Julio Cortázar. Foto: Archivo
Como tantas, la historia de Cortázar (con ascendentes españoles, vascos y francoalemanes) es extraña y seductora. Nació en Bruselas, porque su padre trabajaba en ese momento allá y pasó sus muy primeros años en Francia y en España -en Barcelona- antes de volver, niño aún, a Buenos Aires, ciudad sobre la que tanto escribiría. Cortázar fue maestro y profesor, y durante sus años juveniles (de intenso amor a la literatura) dio clases en pueblos o cuidades del interior de la Argentina, desde Bolívar o Chivilcoy, en la Pampa, hasta Mendoza, próxima a la frontera con Chile. Este Cortázar letraherido que escribió entonces varias novelas -algunas perdidas- no publicó nada. Un libro de poemas, casi invisible, Presencia, en 1938, y un pequeño libro de escenificación mitológica, Los Reyes, en 1949. En realidad Julio consideró su primer libro (y el primero que tuvo algún eco) el de relatos, Bestiario, de 1951. Ahí comienza el verdadero Cortázar, uno de los grandes renovadores del cuento en nuestra lengua, entre los juegos con la fantasía y con el tiempo. Borges -con quien apenas tuvo trato- publicó sin embargo en una revista, en 1949, el cuento más antiguo y uno de los más célebres de Bestiario, "Casa tomada". Apenas tras ese libro, un Cotázar que ya tiene 38 años se va a París, la meca de muchos latinoamericanos de la época, pero para él ya su ciudad para siempre, la ciudad desde la que recordar Buenos Aires, aunque fue muchas veces más a la Argentina, donde vivían su madre y su hermana. Sólo la dictadura de Videla privó a Cortázar de la nacionalidad argentina y murió siendo francés, después de haber tenido doble nacionalidad muchos años. Pero suele decirse que la patria de un escritor es su lengua y entonces Cortázar nunca dejó de ser hondamente porteño.

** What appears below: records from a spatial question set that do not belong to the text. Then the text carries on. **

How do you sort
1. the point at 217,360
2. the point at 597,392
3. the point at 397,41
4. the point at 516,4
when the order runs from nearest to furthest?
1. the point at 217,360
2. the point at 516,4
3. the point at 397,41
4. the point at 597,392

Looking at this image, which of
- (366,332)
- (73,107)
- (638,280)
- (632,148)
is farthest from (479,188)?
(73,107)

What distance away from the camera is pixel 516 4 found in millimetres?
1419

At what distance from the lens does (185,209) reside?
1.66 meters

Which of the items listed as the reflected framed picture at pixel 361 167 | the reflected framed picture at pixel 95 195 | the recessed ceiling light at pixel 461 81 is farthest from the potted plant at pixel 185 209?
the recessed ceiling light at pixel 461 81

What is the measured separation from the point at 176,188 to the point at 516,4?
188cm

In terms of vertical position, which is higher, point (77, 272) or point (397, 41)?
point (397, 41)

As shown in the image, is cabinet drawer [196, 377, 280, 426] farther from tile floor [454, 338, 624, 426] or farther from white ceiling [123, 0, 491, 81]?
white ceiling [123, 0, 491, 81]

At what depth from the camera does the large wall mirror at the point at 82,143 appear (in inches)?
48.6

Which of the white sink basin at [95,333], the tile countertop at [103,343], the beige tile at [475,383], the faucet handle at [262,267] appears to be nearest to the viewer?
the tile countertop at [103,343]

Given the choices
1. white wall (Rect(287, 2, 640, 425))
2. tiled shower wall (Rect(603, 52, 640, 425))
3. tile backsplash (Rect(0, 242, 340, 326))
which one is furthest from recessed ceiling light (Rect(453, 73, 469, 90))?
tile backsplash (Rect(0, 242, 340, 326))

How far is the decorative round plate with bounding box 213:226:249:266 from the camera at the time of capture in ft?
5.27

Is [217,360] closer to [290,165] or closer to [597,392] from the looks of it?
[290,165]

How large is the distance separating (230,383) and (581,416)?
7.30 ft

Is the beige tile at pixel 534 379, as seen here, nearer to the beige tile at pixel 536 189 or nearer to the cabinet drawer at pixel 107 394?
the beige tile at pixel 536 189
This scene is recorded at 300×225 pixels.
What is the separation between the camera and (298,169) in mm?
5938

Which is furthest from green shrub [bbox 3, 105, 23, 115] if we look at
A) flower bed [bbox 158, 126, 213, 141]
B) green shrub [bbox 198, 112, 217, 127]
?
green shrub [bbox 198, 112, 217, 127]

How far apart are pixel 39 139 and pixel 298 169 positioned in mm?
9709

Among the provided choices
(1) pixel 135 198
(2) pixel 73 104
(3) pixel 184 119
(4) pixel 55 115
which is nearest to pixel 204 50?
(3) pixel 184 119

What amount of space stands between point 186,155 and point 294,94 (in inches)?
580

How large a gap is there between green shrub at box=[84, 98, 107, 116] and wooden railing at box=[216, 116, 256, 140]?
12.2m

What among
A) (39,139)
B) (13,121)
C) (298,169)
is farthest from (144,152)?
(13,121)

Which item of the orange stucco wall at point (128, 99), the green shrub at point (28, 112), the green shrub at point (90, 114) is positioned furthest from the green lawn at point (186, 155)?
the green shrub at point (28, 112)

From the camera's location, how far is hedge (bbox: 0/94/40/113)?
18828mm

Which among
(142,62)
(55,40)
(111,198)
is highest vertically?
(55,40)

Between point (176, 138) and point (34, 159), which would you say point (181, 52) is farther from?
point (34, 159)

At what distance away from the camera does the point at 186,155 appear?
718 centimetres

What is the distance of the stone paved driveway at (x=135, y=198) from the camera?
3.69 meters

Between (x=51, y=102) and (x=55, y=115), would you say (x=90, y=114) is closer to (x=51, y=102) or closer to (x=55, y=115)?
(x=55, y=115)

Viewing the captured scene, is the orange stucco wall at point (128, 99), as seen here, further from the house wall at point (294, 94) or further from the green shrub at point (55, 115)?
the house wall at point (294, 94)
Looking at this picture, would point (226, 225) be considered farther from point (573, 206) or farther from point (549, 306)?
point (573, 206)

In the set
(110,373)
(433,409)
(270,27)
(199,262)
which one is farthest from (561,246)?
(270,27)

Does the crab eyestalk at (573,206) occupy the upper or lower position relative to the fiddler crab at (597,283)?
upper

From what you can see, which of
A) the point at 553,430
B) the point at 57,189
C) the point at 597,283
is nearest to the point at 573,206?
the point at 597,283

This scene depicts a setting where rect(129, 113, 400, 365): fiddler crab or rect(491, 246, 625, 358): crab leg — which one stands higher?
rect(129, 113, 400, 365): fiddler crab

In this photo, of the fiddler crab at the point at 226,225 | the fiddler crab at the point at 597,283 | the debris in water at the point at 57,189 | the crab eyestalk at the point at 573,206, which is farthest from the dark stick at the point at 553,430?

En París vivió y tradujo junto a su primera mujer (y hoy su derechohabiente) Aurora Bernárdez, y para muchos ese Cortázar algo existencialista, enamorado del jazz ,de la literatura fantástica y de la vida como sorpresa es el mejor, el alto y gran Cortázar que entra por derecho en el "boom" de la narrativa hispanoamericana, y que produce espléndidos libros de cuentos como Final del juego (1964) o Las armas secretas (1960), de fama creciente pero aún minoritaria, y que culminará en esa novela de diversas lecturas o antinovela creativa que fue Rayuela (1963), que marcó a varias generaciones de lectores. A ese tiempo pertenece también el Cotázar más lúdico, irónico o erudito de La vuelta al día en ochenta mundos (1967) o Historias de cronopios y de famas (1962)
Cortázar se separa de Aurora Bernárdez -aunque nunca dejaron de ser amigos- y se une con una lituana, especialista en América Latina, Ugné Karvelis, que no representó sino fugazmente el amor, hasta encontrar en Montreal a Carol Dunlop, que fue su última y muy querida mujer, junto a la que está enterrado en el cementerio de Montparnasse, y que le precedió en la muerte, aunque Cortázar ya tenía la leucemia que acabaría con su vida cuando Carol murió, dejándolo seriamente abatido. Para muchos, el segundo Cortázar (literariamente el menos interesante, aunque no falten destellos, como el libro de cuentos Octaedro de 1974) surgirá a partir de los mediados 60, cuando el casi apolítico Cotázar, aunque liberal e izquierdista -dejó Argentina en buena medida por el peronismo- se convierta al culto de la revolución cubana (viajó muy a menudo a la isla) y se fuera politizando más cada vez contra las dictaduras del Cono Sur -tan espantosas- o a favor del sandinismo en Nicaragua. De ese tiempo es su última novela El libro de Manuel (1973), cuyos derechos cedió a los perseguidos políticos de Argentina, el que hizo a dúo con Carol, Los autonautas de la cosmopista (1983) o su Nicaragua tan violentamente dulce, el último que editó en vida. Los dos vértices de Cortázar nunca se separaron del todo, pero si críticos y lectores prefieren literariamente al primero, el segundo (que tuvo menos éxito, pese a la gran fama del escritor) llama la atención por la seriedad y sencillez de su compromiso humano. Alto y de grandes ojos tristes, Cortázar fue uno de los grandes narradores de nuestro idioma en el siglo XX y un tipo discreto, nada amante de premios (impidió un homenaje que querían hacerle sus amigos), un hombre cabal y un escritor de primerísima.